The whispered reality in my head for me is that after many years of serving God, being interactive, using video clips in worship, and the like. I find myself wondering what I have added to the kingdom of God in deepened walks and of new disciples. This isn’t a pity party, or self-flagellation, but I’m trying to take an honest look through the lens of time at the impact God has made through me.

My wife and good friends would tell me and rightly remind me, that I cannot possibly know how God has used me. However that reality sometimes is not enough, I look at the fruit of this thing called ministry, specifically in the area of making new disciples, and I find I am lacking. I don’t make the grade, or hit the target, regardless of how many courses I go on, the gold standard of new disciples being made, numbers anymore than a handful in the 13 years of ministry and 24 years as a christian that I know off. Perhaps I am being a little hard on myself! 🙂

Should I therefore give up in trying to make new disciples, or hope that new people might even come to church. Should I just stop reading the Fresh Expressions manual, probably some people wish I would!

The answer is yes I should give up striving to make new disciples, the kind of striving  that says it all down to me, like some kind of superhero trying to save the world and that assumes that God, and social religious environment has no part to play in the making of new disciples.

Instead perhaps I should be striving to become the man of God he wants me to become, using the unique skill set he has given me.
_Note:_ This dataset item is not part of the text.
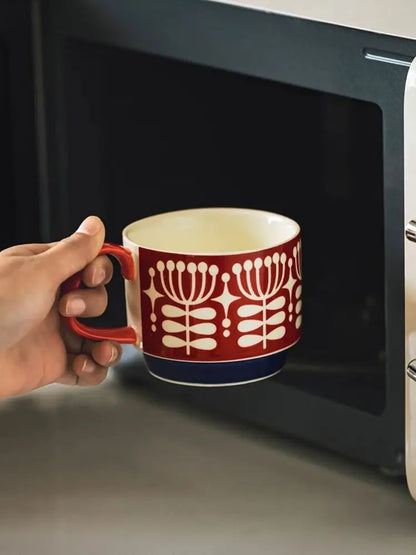 Japanese Flower Coffee Mug - 300ml Retro Ceramic Cup With Handgrip For Office & Kitchen - ZOOMNSTORE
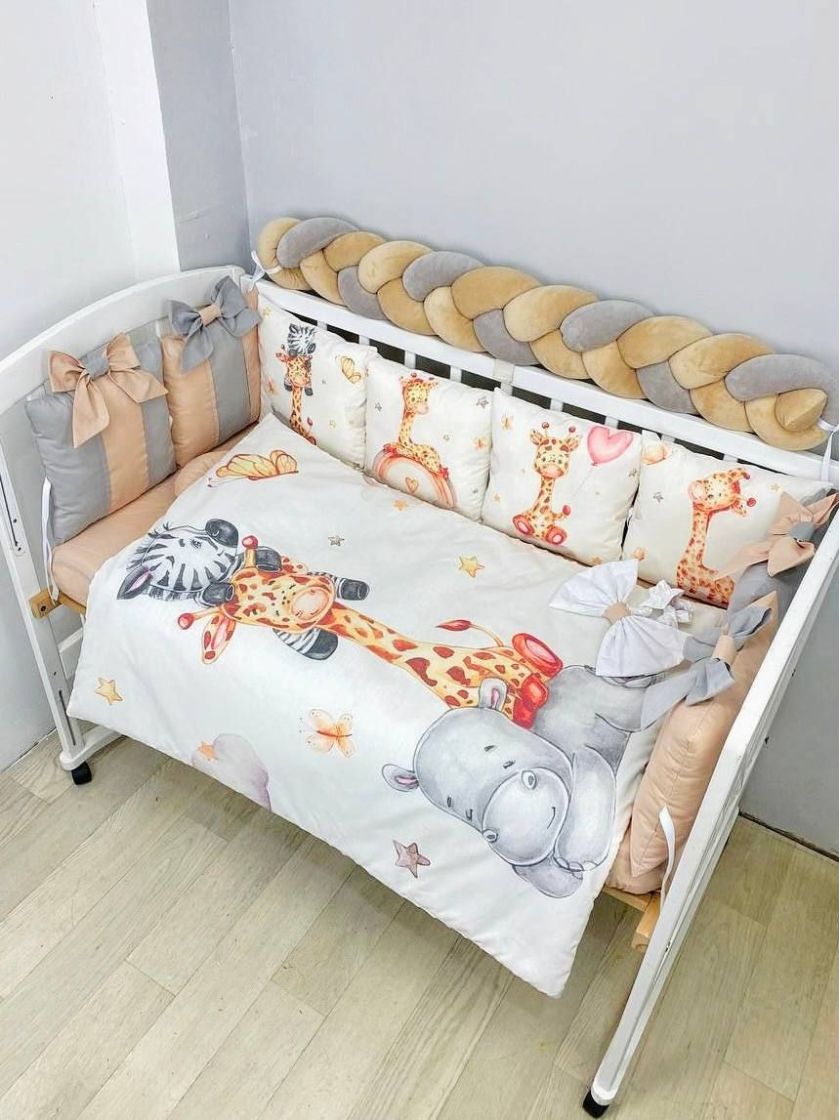 ❤ Набір "Бант" з принтом і косою. Колір - Звірі Африка, сіро-бежевий (#667129) ✓ Anna Konvert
I shouldn’t stop striving to be more effective, as one of Gods agents, of change and transformation, regardless of my style or the way I minister.

I shouldn’t beat myself up over the people brought to faith and who didn’t stick at it, but rejoice in those that have and are. Taking an honest look every now and then, asking the question, how affective am I being in the work of Kingdom building? What do I need to read, learn, be mentored in, so that when I stand before Jesus and look into his eyes. He and I will know in a moments glance, I couldn’t have tried any harder, and that the rest is faithfulness to what God has called me and us too regardless of the perceived and present outcome.

One final thought, would we strive the long hours, with and in God, and be content to see no fruit and instead religious obscurity. Thats not an excuse to do nothing. Instead as a result of faithful living, there were know new Christians, I wonder could we be ok with that, laying all our hopes of new christians and over flowing churches, at the feet of the one who says, follow me and I will be with you to the very end of the age.